Zanzibar's women at forefront of new era

六月 4, 2004

Zanzibar, which for decades sent its students to the mainland 25 miles away or to the Soviet Union, finally has two universities, one private and one state-owned.

An attempt to set up Zanzibar's first university failed in 1998. British businessman Thomas Wells' East Africa Development Company had been raising funds to build a marina, offshore banking facilities, a mosque and university in Nungwi, the northern tip of Zanzibar Island.

But Mr Wells was arrested for his part in a financial scandal that resulted in resignations from the island's government. The EADC scheme's collapse dashed hopes of a university in an area where 60 per cent of the population is under 20.

The provision of education through private funds was outlawed on Zanzibar after the 1964 socialist revolution. In the 1990s, a Tanzanian form of Perestroika opened the door to attempts to establish a local university.

When the EADC project collapsed, the Darul Iman Charitable Association was in discussions with the Tanzanian government about building a technical college in Tunguu, 12 miles from Stone Town, the island's capital.

The private college was redesignated Zanzibar University. It is primarily a business school, with a centre for small business development linked to the Euro-African Management Research Centre in Maastricht. It charges local students 800 shillings (£390) a year, and US$1,000 a year to students outside Zanzibar.

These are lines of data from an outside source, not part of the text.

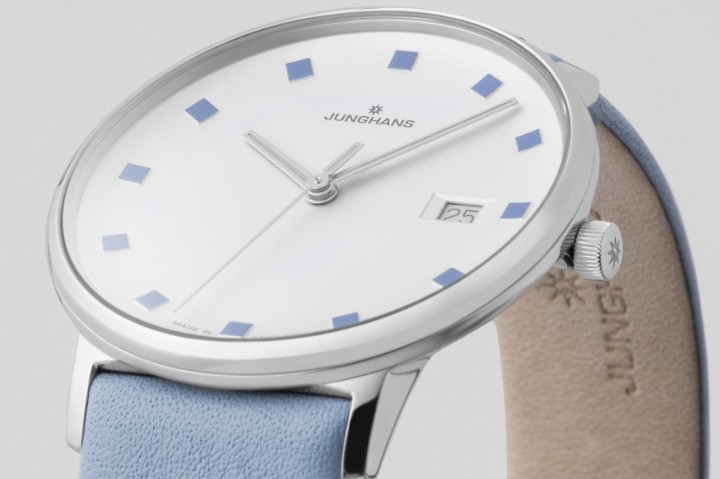 Bild von Junghans Form Damen
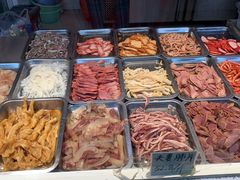 -浦商菜市场·锦德店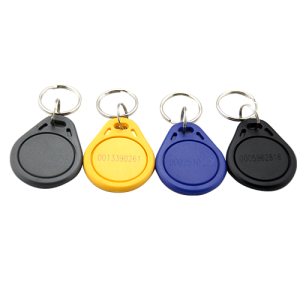 ID/Mifare tag in Kenya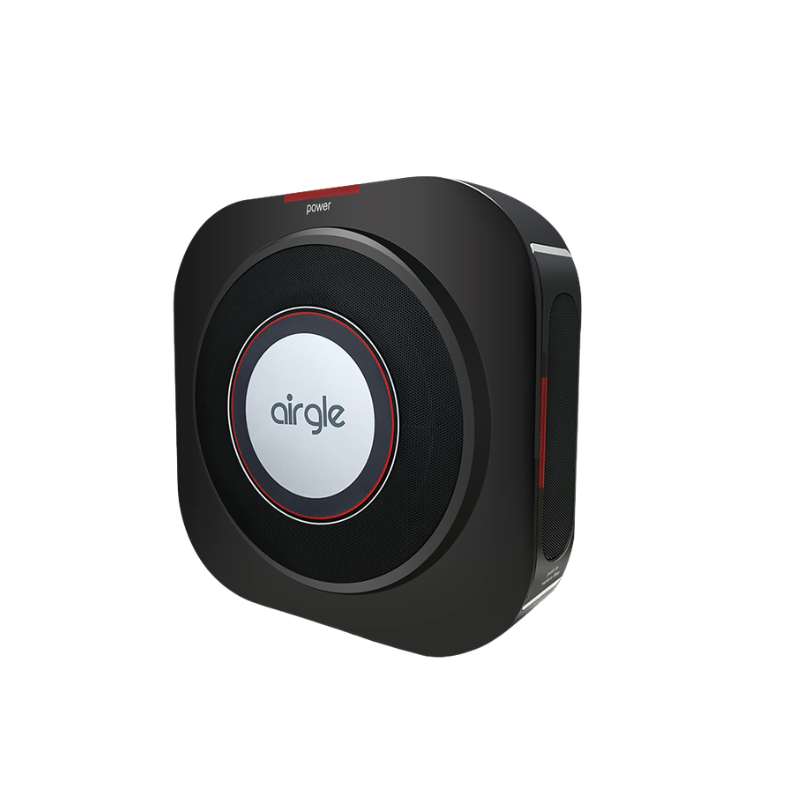 Airgle_Máy lọc không khí AG25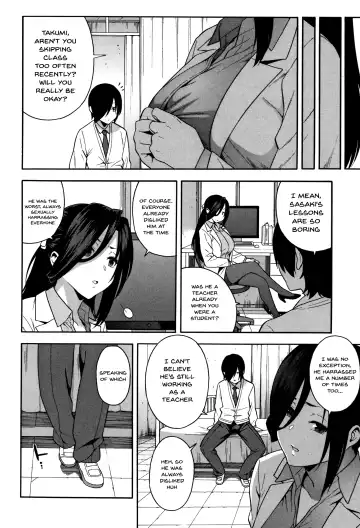 [Zonda] Boku no Kanojo o Netotte Kudasai | Please Fuck My Wife Fhentai - Page 75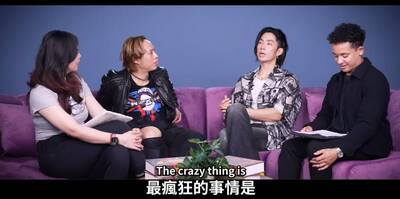 吳建豪憶童年遭霸凌！ 因黃立成一句「玩笑話」改寫人生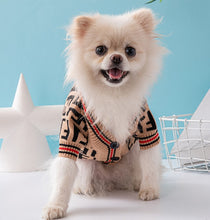 Load image into Gallery viewer, NEW Frendy dog cardigan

Since the university opened in 1998, faculties of law, arts and social sciences have been added.

The opening hastened a state initiative to establish the State University of Zanzibar (Suza). It opened in 1999 in converted government buildings near Stone Town. Amani Abeid Karume, the island's president, is its chancellor.

Suza has been arts based but the first science students are due to be admitted in September. Islanders receive free tuition - there are more than 300 students. Five more faculties are planned - engineering, business, agriculture, law and medicine.

For an island that has seen acute poverty since the imposition of African socialism, the arrival of a new state university is a big step forward.

There has been an unexpectedly large uptake of places among young women.

The university has 98 female and 88 male students.

"Boys can find they can make money from tourism, so they do not want to come," said Suleiman Juma, the university's principal administrative officer. "We wonder what will happen in a few years when the women on Zanzibar are better educated than their husbands."